RL World

Algorithms Overview

Abhishek Dabas
6 min readDec 19, 2020

Reinforcement Learning is a very vast list of algorithms. Let's look at this structure of the Reinforcement world and try to understand it.

  • MDP World:

This is the first division, Markov Decision Process(MDP). These are the algorithms that try to solve the problem, where we have an underlined vision of the world. There are states and rewards (which we get when we move from one state to another).

Source: http://incompleteideas.net/book/bookdraft2017nov5.pdf

MDP provides a mathematical framework for modeling decision making in situations where outcomes are partly random and partly under the control of a decision maker.

  • Bandit World

This is the 2nd type of division for the Reinforcement learning world. In this type of problem, there is no concept of States. There is essentially no such idea about moving from one state to another sequentially and gaining rewards. Here we are more concerned about learning the best decision to take when we are put in a certain type of condition. “Bandit” in “multi-armed bandits” comes from “one-armed bandit” machines used in a casino. In multi-armed bandit problems, the more you play the more you learn about the world, the more accurate we get about the decisions.

Real-world implementations could be a smarter AB Test: Instead of testing one thing on all populations, you will be making decisions based on a particular condition. You can show cat images to people who like cats, dog images to people who like dogs. Contextual Bandits can be used to optimize which algorithms to show on the website, for a higher click-through rate.

Bandits are divided into 2 types:

  • Action Value methods and Gradient bandit Methods

MDP is further divided into Model-based and Model-free.

  • Model-Based:

In these algorithms, we have some external knowledge about the environment. We can also say that here we have an idea about the rules of the game environment. Monte Carlo Methods are Model based methods. Example: Googles Deep mind — Alpha go and Model Zero uses Markov decision trees and a Model-based approach.

Advantage: we can create a decision tree from the beginning to the winning end which makes it interpretable.

Drawback: As the state-space and the action space begins to grow, the model becomes more and more complicated. It becomes computationally expensive.

  • Model Free :

In this method we do not have an underlined structure of the environment. Learning everything about the environment from scratch. These models rely on Trials and error to update their knowledge of the environment. In this model we only have access to current state, reward and at maximum we can ask for the next reward.

Model Free are divided into 2 types:

  • Value-based: In this method we try to find the best estimation of future value. Because at the end we need to maximize the rewards. We estimate the value function and the Policy is implicit.

ex. Q-learning, SARSA etc

  • Policy-Based: In this method we try to find the best policy. Here we just want the agent to learn how to behave optimally in the environment. Theoretically, it is the best approach. There is No value functionand in this method, we just try to estimate the policy and optimize it.

ex. REINFORCE, Hill Climbing method etc

  • Actor Critic Method: This method is a combination of the above 2 methods, known as Actor Critic. This method takes use of Value function in addition to the policy function. The value function is used to update the policy. In this method the “Critic” estimates the value function and “Actor” updates the policy distribution in direction of the Critic.
+ + + +
**SET TASK A**
Rewrite the records from their first line through the line containing "top-left (459, 439), bottom-right (689, 998)", changing "bounding boxes" to "enclosing boxes" and leaving everything else as it is.
The records that follow are unrelated to the reinforcement learning overview.

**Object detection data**
+ + + +
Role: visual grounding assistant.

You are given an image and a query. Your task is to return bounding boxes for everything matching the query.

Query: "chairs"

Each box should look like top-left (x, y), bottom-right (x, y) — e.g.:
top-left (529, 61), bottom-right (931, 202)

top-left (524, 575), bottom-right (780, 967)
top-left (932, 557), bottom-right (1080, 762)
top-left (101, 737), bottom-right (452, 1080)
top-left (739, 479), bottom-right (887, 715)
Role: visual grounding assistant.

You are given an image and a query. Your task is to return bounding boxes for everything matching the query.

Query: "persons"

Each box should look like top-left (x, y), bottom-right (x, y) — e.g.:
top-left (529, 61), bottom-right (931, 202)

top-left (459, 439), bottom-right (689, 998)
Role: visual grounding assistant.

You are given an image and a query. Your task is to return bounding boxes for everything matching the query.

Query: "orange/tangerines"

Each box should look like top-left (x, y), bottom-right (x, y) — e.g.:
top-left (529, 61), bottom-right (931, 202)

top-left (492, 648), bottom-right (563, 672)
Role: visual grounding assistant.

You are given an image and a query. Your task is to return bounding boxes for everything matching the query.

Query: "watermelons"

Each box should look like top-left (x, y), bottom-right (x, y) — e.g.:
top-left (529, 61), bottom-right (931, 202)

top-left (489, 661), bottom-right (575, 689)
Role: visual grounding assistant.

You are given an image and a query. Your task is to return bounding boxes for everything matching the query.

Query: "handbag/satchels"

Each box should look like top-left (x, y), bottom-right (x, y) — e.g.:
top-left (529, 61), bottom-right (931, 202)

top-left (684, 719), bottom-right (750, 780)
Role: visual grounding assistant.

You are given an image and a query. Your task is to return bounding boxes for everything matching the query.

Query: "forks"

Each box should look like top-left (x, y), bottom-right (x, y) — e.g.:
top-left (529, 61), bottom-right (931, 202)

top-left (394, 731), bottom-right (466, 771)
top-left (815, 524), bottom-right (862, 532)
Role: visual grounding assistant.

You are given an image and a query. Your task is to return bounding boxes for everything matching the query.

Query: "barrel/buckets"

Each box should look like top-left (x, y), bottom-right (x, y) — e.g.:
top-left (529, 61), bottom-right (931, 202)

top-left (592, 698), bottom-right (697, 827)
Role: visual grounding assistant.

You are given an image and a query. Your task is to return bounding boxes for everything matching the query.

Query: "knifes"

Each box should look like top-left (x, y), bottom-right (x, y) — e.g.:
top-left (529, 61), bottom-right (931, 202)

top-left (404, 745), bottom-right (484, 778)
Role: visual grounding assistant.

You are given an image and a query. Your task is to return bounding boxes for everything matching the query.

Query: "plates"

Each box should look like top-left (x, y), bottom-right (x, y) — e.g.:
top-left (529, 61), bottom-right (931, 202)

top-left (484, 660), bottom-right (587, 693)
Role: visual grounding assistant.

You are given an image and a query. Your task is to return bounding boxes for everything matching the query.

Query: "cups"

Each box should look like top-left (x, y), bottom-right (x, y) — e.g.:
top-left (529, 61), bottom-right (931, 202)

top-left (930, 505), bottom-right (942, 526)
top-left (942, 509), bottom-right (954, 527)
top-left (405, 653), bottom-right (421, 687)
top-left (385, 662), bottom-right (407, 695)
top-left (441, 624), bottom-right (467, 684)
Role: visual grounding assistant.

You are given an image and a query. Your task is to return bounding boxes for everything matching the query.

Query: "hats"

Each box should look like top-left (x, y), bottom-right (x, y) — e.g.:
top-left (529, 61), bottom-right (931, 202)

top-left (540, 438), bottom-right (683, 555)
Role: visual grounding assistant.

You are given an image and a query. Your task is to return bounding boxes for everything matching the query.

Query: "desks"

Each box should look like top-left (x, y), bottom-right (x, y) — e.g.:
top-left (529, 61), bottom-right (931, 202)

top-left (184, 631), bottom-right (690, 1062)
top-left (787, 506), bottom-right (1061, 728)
+ + + +
**SET TASK B**
In the reinforcement learning overview, what are the two types that bandits are divided into?

**WRITTEN SOLUTION A**
Role: visual grounding assistant.

You are given an image and a query. Your task is to return enclosing boxes for everything matching the query.

Query: "chairs"

Each box should look like top-left (x, y), bottom-right (x, y) — e.g.:
top-left (529, 61), bottom-right (931, 202)

top-left (524, 575), bottom-right (780, 967)
top-left (932, 557), bottom-right (1080, 762)
top-left (101, 737), bottom-right (452, 1080)
top-left (739, 479), bottom-right (887, 715)
Role: visual grounding assistant.

You are given an image and a query. Your task is to return enclosing boxes for everything matching the query.

Query: "persons"

Each box should look like top-left (x, y), bottom-right (x, y) — e.g.:
top-left (529, 61), bottom-right (931, 202)

top-left (459, 439), bottom-right (689, 998)

**WRITTEN SOLUTION B**
Action Value methods and Gradient bandit Methods.